Where no standard entity name exists, or where the standard name is felt unsuitable for some reason, the encoder may declare non-standard entities, using the normal SGML syntax. The replacement string for such entities may vary for different purposes, as in the following extended example.

In transcribing a manuscript, it might be desirable to distinguish among three distinct forms of the letter r. In the transcript, each of these forms will be encoded by an entity reference, for example: &r;, &r2;, and &r3;. Entity declarations must then be provided, within the DTD subset of the SGML document, to define these entities and specify a substitute string.

One possible set of declarations would be as follows:


 <!ENTITY r  'r[1]'><!-- most common form of 'r'  -->
 <!ENTITY r2 'r[2]'><!-- secondary form of 'r'    -->
 <!ENTITY r3 'r[3]'><!-- third form of 'r'        -->

The expansions shown above will simply flag each occurrence with a number in brackets to indicate which form of r appears in the manuscript. If the file is processed in a setting where graphics can be used, for example in print or in publications on the World Wide Web, it will be possible to show graphical renderings of the different types of r used in the manuscript, by defining appropriate expansions for the entities, as follows:


 <!ENTITY r  SYSTEM "r1.gif" NDATA GIF ><!-- most common form of 'r'  -->
 <!ENTITY r2 SYSTEM "r2.gif" NDATA GIF><!-- secondary form of 'r'    -->
 <!ENTITY r3 SYSTEM "r3.gif" NDATA GIF><!-- third form of 'r'        -->

1.8.2. Shifting Among Character Sets

Many documents contain material from more than one language: loan words, quotations from foreign languages, etc. Since languages use a variety of writing systems, which in turn use a variety of character repertoires, shifts in language frequently go hand in hand with shifts in character repertoire and writing system. Since language change is frequently of importance in processing a document, even when no character set shift is needed, the encoding scheme defined here provides a global attribute `lang' to make it possible to mark language shifts explicitly.

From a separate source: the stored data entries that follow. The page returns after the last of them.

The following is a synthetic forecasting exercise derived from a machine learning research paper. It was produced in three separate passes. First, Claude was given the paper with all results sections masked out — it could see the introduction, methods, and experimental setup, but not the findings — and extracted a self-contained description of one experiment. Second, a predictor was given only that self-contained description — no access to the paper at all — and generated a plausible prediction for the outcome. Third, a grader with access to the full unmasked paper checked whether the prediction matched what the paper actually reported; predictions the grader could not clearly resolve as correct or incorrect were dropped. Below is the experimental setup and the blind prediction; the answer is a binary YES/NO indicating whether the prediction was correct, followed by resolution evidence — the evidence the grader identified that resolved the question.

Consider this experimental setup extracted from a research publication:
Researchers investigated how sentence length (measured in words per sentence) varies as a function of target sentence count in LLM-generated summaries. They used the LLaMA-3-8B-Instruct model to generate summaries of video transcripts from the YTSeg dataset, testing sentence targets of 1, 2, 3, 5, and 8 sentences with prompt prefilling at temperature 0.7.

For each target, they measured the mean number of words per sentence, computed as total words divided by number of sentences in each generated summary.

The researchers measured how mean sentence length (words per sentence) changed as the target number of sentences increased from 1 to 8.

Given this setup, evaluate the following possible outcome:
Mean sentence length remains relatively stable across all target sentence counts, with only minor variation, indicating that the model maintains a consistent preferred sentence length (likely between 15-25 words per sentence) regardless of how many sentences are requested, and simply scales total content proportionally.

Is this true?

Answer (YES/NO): NO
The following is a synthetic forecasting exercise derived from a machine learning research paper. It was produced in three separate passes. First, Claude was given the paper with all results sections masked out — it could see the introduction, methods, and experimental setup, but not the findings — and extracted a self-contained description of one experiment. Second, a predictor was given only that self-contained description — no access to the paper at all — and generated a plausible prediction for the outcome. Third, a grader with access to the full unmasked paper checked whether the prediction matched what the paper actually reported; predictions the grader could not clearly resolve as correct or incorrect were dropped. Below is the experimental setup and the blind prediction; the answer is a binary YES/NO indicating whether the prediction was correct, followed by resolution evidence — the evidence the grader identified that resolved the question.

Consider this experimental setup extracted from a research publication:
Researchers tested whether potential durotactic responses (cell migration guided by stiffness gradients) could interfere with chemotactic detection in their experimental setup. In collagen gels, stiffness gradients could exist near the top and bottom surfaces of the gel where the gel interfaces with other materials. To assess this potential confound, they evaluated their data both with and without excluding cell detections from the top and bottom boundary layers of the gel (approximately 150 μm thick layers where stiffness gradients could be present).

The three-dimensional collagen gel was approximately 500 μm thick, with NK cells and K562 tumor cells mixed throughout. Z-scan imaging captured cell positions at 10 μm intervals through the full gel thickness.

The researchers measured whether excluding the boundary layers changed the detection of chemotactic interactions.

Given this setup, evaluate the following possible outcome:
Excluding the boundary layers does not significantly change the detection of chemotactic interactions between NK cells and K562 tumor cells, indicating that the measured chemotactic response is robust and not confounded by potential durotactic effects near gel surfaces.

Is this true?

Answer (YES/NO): YES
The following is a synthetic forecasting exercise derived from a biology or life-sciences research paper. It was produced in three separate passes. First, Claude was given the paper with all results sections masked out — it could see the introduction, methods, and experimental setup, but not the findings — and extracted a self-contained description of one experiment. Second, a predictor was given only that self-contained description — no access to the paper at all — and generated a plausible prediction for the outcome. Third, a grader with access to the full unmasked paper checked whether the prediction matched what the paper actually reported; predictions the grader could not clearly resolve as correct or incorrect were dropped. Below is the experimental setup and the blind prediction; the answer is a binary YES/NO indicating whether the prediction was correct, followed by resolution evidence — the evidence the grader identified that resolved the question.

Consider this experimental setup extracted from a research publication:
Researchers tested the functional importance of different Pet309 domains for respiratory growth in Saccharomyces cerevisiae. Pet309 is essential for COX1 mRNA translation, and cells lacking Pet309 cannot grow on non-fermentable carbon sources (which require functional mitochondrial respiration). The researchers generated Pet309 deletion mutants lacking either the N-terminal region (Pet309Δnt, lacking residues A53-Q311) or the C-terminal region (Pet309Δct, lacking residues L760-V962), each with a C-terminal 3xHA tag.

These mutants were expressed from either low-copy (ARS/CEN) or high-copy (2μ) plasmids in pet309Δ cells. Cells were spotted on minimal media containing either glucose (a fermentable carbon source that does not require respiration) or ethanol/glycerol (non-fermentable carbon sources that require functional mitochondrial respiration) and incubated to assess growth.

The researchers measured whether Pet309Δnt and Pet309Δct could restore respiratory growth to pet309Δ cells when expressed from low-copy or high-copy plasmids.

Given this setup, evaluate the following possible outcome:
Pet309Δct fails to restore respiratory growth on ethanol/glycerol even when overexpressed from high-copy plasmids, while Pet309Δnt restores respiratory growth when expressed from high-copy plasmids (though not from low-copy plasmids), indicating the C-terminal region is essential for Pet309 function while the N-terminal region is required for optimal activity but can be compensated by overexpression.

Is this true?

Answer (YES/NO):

Depending on the definitions in the Writing System Declaration, this shift might also imply a shift among character sets. In practice, editors that support character set shifts are extremely rare, which makes these shifts difficult to use. In many cases, the shift is not really to a different character set, but merely to a different font, that puts different characters in existing slots, thus overloading the same characters with a different meaning. While this works well on the presentation level and allows proper rendering of the text, this poses problems in operations on the information content, for example string searches. Such searches might give wrong results, since the application software might not be aware that identical codepoints in different font are intended to represent different characters.

However such a shift might be achieved in practice, data files that contain text in different character sets are extremely difficult to manage. It is thus adivisable to consider other possibilities carefully, before starting to encode in this way. If the occurrences of a secondary character set are only limited to a few short quotations, it might be better to entirely use entity references. If there are considerable passages, it might be worth looking for software that can accomodate a superset of both character sets, for example Unicode.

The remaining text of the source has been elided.